# What this task involves
Reproduce exactly the lines from the one containing "How much physical space is" through the end of the listing, minus the pictures.

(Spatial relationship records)

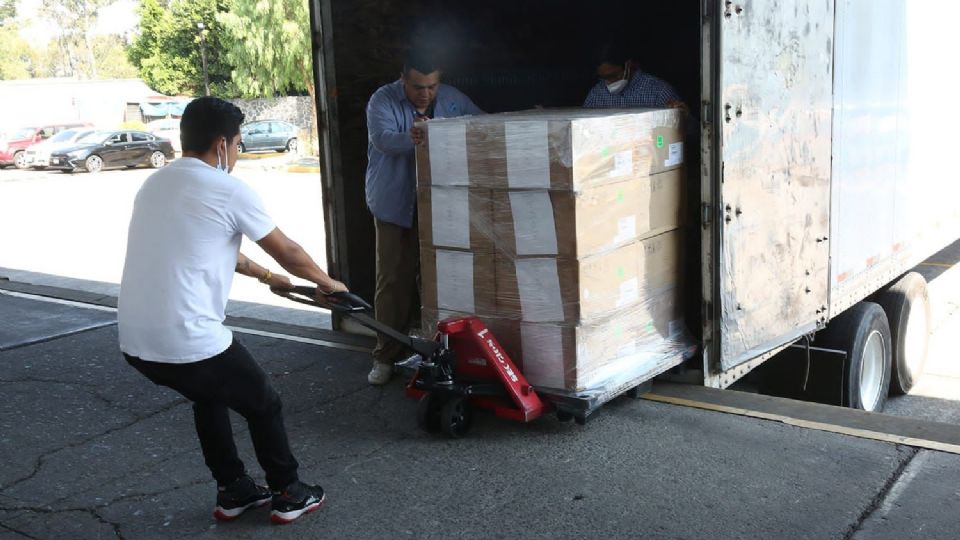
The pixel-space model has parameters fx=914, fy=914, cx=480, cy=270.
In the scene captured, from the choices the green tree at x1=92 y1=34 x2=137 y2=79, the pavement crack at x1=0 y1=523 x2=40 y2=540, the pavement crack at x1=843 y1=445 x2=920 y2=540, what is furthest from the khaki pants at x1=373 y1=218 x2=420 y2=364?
the green tree at x1=92 y1=34 x2=137 y2=79

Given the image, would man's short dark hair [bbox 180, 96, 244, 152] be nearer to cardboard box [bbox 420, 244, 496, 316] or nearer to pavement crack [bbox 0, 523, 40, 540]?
cardboard box [bbox 420, 244, 496, 316]

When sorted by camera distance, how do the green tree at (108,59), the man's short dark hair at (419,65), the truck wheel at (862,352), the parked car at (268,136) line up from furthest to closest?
the green tree at (108,59), the parked car at (268,136), the truck wheel at (862,352), the man's short dark hair at (419,65)

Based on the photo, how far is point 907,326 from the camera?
22.0 ft

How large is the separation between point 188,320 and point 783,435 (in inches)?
112

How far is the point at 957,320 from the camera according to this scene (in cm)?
898

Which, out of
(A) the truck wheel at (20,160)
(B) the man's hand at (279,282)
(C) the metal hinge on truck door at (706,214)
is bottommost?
(A) the truck wheel at (20,160)

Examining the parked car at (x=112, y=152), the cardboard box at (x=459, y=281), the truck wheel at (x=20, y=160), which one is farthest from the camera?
the truck wheel at (x=20, y=160)

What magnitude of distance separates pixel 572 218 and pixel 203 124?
1616 mm

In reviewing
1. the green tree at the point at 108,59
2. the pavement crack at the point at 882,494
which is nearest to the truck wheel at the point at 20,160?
the pavement crack at the point at 882,494

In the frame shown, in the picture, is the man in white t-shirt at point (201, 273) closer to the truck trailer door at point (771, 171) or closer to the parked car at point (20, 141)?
the truck trailer door at point (771, 171)

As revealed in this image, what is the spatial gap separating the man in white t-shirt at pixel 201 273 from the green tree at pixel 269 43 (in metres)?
32.5

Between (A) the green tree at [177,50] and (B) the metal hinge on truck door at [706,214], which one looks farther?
(A) the green tree at [177,50]

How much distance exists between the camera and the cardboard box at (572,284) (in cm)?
420

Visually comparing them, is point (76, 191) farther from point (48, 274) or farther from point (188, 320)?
point (188, 320)
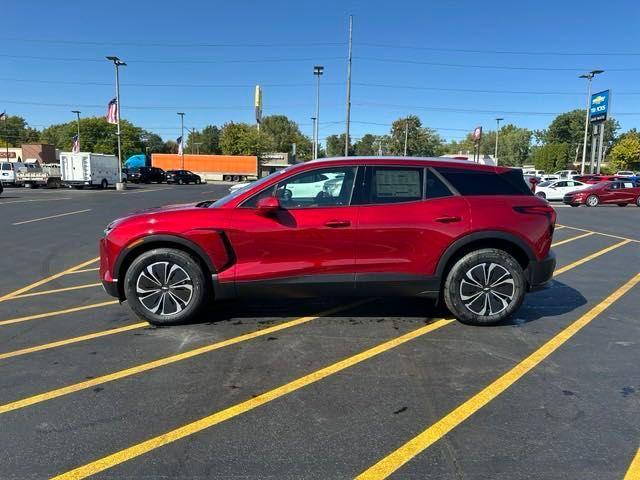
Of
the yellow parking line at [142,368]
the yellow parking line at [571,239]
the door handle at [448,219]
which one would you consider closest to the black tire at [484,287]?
the door handle at [448,219]

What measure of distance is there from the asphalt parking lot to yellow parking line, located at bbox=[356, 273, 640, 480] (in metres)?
0.01

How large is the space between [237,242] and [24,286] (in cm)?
371

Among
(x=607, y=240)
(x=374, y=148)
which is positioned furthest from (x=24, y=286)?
(x=374, y=148)

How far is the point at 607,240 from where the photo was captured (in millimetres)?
11516

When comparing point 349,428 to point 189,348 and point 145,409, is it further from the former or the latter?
point 189,348

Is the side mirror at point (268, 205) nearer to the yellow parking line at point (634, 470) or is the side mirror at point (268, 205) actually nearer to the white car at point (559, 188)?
the yellow parking line at point (634, 470)

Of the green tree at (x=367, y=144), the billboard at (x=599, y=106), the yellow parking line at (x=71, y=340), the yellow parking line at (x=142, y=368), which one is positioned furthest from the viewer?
the green tree at (x=367, y=144)

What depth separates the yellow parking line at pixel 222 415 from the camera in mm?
2631

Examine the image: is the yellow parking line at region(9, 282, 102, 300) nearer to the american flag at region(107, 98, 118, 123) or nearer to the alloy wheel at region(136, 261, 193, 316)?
the alloy wheel at region(136, 261, 193, 316)

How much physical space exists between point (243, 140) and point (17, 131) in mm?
88927

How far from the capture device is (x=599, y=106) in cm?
4459

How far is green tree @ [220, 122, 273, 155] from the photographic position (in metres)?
72.2

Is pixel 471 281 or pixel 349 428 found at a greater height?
pixel 471 281

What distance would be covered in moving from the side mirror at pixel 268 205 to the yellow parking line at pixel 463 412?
7.79ft
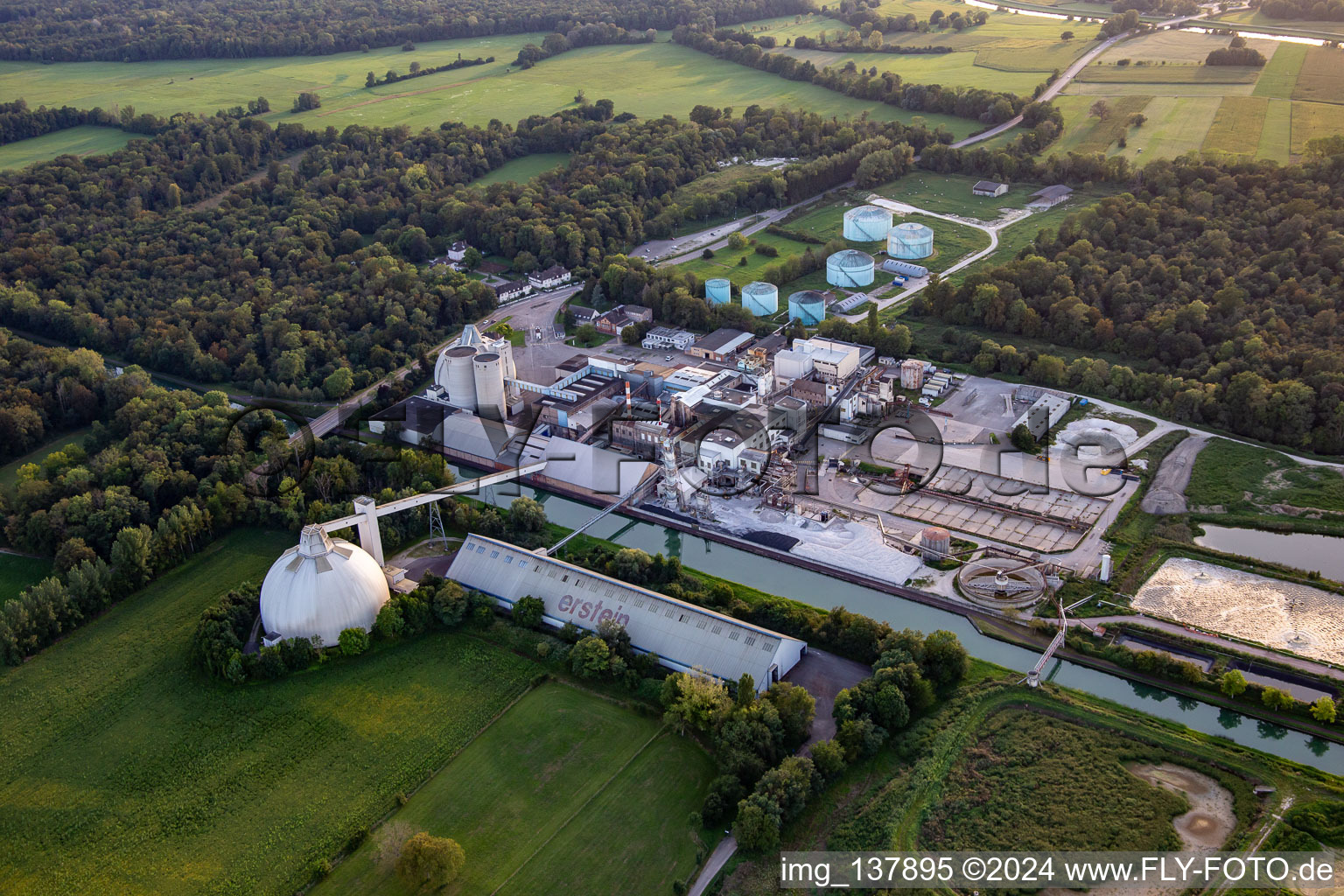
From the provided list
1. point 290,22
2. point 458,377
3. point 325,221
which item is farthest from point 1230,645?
point 290,22

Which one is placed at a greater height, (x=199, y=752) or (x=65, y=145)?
(x=65, y=145)

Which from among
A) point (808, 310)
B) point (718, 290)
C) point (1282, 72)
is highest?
point (1282, 72)

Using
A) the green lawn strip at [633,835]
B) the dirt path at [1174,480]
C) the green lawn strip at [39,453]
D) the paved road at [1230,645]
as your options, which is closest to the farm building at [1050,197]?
the dirt path at [1174,480]

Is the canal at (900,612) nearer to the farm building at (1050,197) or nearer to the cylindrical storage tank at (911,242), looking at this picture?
the cylindrical storage tank at (911,242)

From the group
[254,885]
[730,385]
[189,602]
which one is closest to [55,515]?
[189,602]

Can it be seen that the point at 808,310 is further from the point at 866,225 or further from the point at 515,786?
the point at 515,786

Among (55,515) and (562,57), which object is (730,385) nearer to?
(55,515)
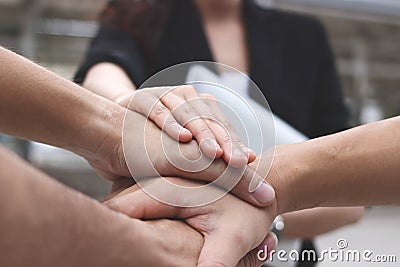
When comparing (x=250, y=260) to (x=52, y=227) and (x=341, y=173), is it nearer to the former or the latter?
(x=341, y=173)

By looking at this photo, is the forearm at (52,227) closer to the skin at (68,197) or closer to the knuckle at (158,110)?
the skin at (68,197)

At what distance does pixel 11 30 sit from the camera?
171 inches

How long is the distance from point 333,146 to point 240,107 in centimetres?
11

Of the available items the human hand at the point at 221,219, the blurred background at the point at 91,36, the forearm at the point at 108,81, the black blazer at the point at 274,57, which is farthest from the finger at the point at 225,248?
the blurred background at the point at 91,36

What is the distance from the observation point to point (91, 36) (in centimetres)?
261

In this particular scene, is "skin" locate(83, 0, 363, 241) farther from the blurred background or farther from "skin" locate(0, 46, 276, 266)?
the blurred background

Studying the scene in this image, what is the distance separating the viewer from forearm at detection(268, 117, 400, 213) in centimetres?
68

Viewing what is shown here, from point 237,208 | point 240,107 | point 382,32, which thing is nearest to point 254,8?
point 240,107

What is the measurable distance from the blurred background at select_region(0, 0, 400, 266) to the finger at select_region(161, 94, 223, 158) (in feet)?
4.38

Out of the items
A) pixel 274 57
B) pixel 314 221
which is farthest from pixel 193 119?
pixel 274 57

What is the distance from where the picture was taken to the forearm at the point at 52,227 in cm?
40

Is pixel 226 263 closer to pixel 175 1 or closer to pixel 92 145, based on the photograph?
pixel 92 145

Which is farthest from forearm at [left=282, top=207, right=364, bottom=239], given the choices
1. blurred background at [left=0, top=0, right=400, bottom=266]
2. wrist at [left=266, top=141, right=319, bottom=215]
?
blurred background at [left=0, top=0, right=400, bottom=266]

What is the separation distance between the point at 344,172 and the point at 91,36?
2072 millimetres
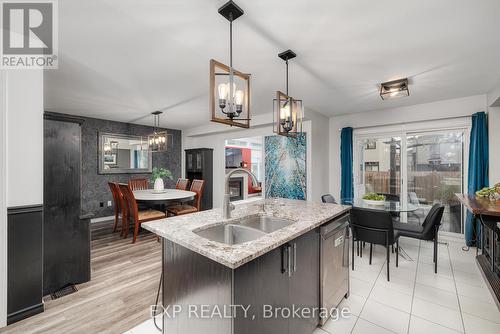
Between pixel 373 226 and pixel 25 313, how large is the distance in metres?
3.49

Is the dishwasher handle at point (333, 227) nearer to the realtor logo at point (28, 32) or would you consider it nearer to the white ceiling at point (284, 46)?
the white ceiling at point (284, 46)

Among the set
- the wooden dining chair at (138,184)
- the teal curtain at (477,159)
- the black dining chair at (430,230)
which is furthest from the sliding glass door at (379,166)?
the wooden dining chair at (138,184)

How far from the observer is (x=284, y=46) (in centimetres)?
210

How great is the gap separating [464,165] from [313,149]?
8.14 ft

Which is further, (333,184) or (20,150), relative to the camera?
(333,184)

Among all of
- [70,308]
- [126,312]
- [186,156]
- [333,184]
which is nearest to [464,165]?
[333,184]

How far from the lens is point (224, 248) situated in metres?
1.15

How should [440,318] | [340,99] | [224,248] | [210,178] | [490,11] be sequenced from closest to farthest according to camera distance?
[224,248]
[490,11]
[440,318]
[340,99]
[210,178]

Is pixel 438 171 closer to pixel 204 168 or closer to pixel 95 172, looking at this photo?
pixel 204 168

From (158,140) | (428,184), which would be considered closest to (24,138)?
(158,140)

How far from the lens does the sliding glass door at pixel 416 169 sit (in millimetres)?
3895

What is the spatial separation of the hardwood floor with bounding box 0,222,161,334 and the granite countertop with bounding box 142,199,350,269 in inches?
39.6

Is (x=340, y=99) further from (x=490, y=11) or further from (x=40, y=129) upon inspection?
(x=40, y=129)

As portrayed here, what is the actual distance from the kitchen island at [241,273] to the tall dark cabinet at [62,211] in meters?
1.44
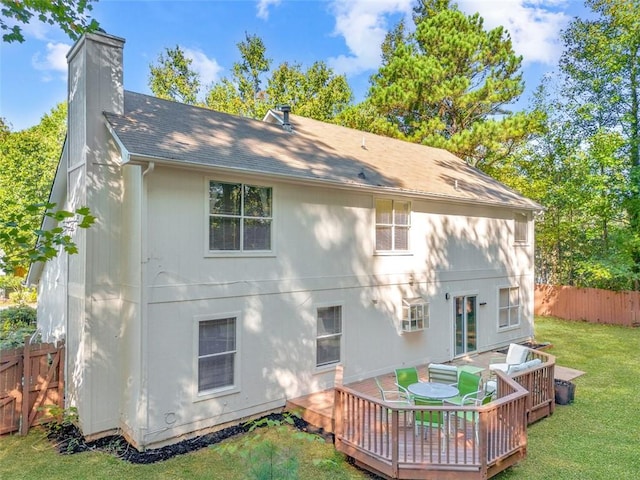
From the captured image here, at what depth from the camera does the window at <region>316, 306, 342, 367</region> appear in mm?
9227

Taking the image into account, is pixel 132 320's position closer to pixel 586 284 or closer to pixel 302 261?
pixel 302 261

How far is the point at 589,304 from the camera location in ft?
62.3

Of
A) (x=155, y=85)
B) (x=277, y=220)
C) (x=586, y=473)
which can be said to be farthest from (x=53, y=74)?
(x=155, y=85)

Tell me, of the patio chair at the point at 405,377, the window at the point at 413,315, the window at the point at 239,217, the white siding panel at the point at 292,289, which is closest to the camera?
the white siding panel at the point at 292,289

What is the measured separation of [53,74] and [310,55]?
20776 mm

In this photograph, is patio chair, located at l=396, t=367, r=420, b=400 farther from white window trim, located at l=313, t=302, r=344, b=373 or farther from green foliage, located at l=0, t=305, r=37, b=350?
green foliage, located at l=0, t=305, r=37, b=350

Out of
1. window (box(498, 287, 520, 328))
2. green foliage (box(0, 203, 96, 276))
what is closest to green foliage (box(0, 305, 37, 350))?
green foliage (box(0, 203, 96, 276))

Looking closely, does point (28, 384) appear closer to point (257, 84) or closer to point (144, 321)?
point (144, 321)

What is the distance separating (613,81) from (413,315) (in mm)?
17757

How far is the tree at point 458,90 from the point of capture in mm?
21600

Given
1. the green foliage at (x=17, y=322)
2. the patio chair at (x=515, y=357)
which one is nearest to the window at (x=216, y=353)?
the patio chair at (x=515, y=357)

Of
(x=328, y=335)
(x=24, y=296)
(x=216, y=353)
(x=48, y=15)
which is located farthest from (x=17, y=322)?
(x=48, y=15)

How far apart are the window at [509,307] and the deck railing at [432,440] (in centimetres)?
766

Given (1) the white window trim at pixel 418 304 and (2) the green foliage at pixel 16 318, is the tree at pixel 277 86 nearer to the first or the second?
(2) the green foliage at pixel 16 318
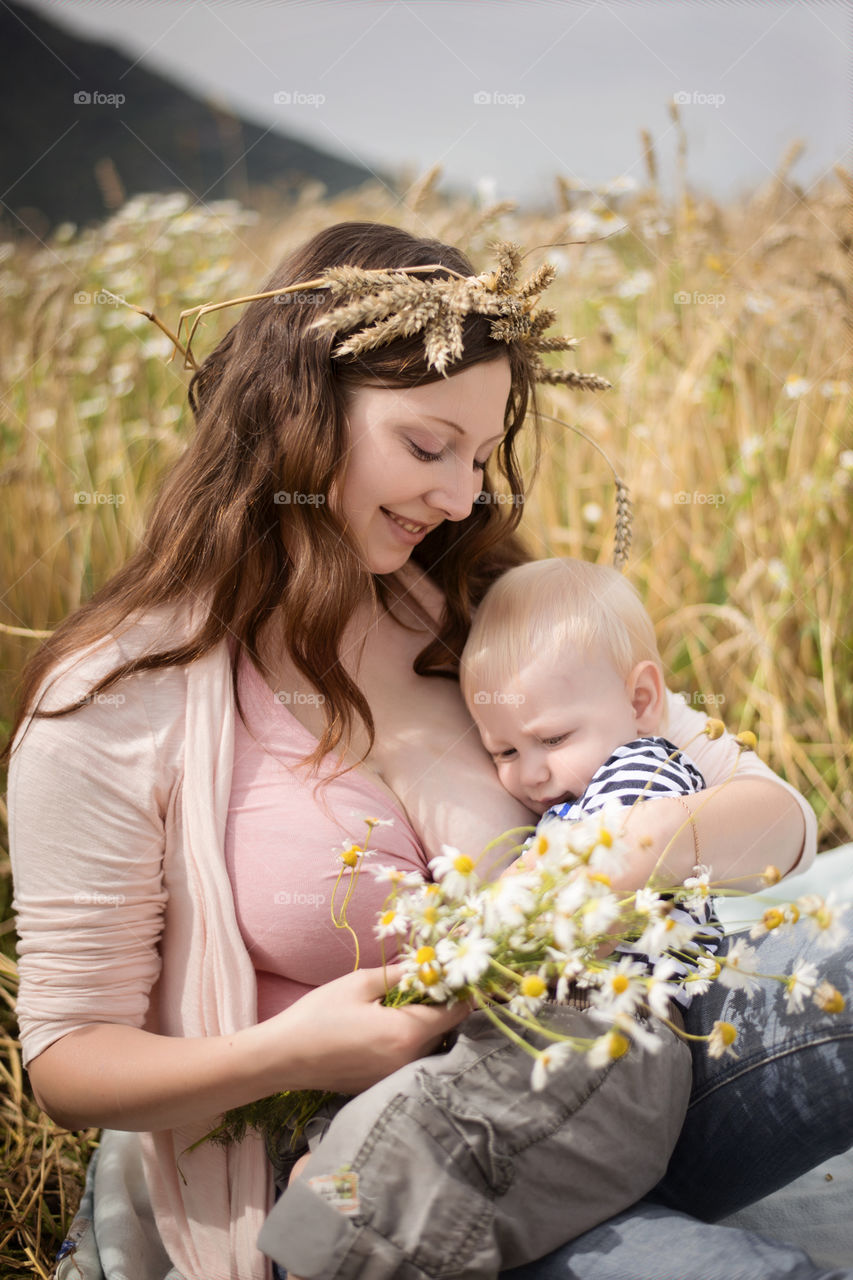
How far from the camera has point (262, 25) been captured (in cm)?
189

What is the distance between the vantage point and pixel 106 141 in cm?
244

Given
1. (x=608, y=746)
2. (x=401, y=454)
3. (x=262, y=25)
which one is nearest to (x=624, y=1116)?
(x=608, y=746)

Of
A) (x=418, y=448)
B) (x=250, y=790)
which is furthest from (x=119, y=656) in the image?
(x=418, y=448)

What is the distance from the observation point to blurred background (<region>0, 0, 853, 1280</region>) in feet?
6.66

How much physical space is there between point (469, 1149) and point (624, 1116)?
0.57 feet

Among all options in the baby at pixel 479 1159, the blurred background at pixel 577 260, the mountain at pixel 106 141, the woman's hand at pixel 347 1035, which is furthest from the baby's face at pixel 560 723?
the mountain at pixel 106 141

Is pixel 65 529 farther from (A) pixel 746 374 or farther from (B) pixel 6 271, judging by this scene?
(A) pixel 746 374

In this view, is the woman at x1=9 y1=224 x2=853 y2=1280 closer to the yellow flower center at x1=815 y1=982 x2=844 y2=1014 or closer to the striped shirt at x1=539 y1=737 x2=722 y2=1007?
the striped shirt at x1=539 y1=737 x2=722 y2=1007

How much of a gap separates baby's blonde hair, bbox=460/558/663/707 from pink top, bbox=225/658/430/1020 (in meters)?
0.25

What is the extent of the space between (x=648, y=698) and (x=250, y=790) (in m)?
0.59

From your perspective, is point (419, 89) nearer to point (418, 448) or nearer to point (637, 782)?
point (418, 448)

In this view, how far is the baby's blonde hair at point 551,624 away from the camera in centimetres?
135

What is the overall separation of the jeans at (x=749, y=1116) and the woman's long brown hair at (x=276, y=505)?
592mm

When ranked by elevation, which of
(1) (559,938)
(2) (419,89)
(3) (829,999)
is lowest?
(3) (829,999)
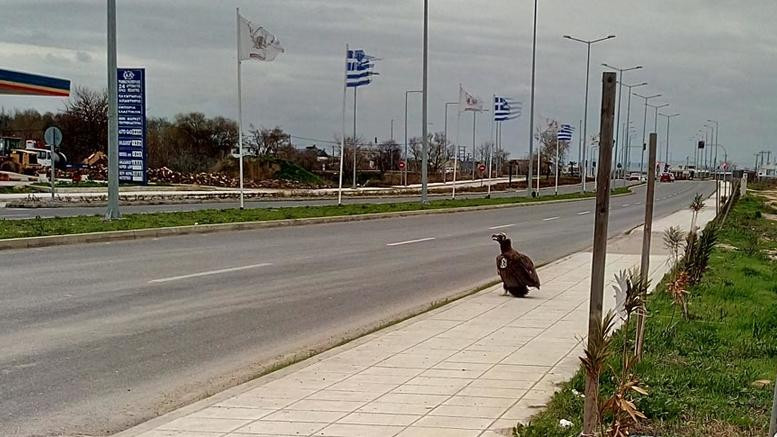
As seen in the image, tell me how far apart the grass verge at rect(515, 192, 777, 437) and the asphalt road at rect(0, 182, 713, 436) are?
10.5 ft

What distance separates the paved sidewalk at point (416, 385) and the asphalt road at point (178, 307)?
0.77 m

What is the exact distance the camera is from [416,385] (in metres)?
6.69

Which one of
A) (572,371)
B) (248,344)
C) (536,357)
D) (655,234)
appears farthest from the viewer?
(655,234)

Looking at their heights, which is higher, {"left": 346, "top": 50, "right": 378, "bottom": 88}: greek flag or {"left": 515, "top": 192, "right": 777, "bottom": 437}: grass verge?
{"left": 346, "top": 50, "right": 378, "bottom": 88}: greek flag

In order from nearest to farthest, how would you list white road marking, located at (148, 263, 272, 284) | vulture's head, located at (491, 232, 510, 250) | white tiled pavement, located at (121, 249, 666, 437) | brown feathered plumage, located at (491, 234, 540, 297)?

# Answer to the task
How much physical space is there between point (469, 1149) and point (624, 1116)?
0.57 feet

Among all options in the baby at pixel 479 1159, the blurred background at pixel 577 260, the mountain at pixel 106 141, the woman's hand at pixel 347 1035, which is furthest from the baby's face at pixel 560 723?
the mountain at pixel 106 141

Is pixel 65 529 farther from (A) pixel 746 374 or farther from (B) pixel 6 271, judging by this scene?
(A) pixel 746 374

In this view, is the woman at x1=9 y1=224 x2=853 y2=1280 closer to the yellow flower center at x1=815 y1=982 x2=844 y2=1014 or closer to the striped shirt at x1=539 y1=737 x2=722 y2=1007?
the striped shirt at x1=539 y1=737 x2=722 y2=1007

How much of a gap separates baby's blonde hair, bbox=460/558/663/707 from pink top, bbox=225/658/430/1020 (in meters)?
0.25

What is the extent of the space between (x=648, y=698) and (x=250, y=790) (in m)?
0.59

From your perspective, is point (419, 89) nearer to point (418, 448) or nearer to point (637, 782)?
point (418, 448)

In this view, how far is the baby's blonde hair at point 551,624 away from the camera in centimetres?
135

What is the overall separation of the jeans at (x=749, y=1116) and the woman's long brown hair at (x=276, y=505)?
592mm

When ranked by elevation, which of
(1) (559,938)
(2) (419,89)
(3) (829,999)
is lowest?
(3) (829,999)
As seen in the image, tell me how far apart the grass verge at rect(515, 192, 777, 437) and the asphalt road at rect(0, 182, 713, 436) are?
10.5 ft

What distance separates the paved sidewalk at point (416, 385) and the asphalt road at point (178, 307)?
0.77 m

What is the exact distance the camera is from [416,385] (in metres)?
6.69

Which one of
A) (572,371)
B) (248,344)
C) (536,357)
D) (655,234)
appears farthest from the viewer?
(655,234)

Looking at their heights, which is higher, {"left": 346, "top": 50, "right": 378, "bottom": 88}: greek flag or {"left": 515, "top": 192, "right": 777, "bottom": 437}: grass verge?
{"left": 346, "top": 50, "right": 378, "bottom": 88}: greek flag

In order from nearest to farthest, how would you list white road marking, located at (148, 263, 272, 284) | vulture's head, located at (491, 232, 510, 250) | white tiled pavement, located at (121, 249, 666, 437) | brown feathered plumage, located at (491, 234, 540, 297)?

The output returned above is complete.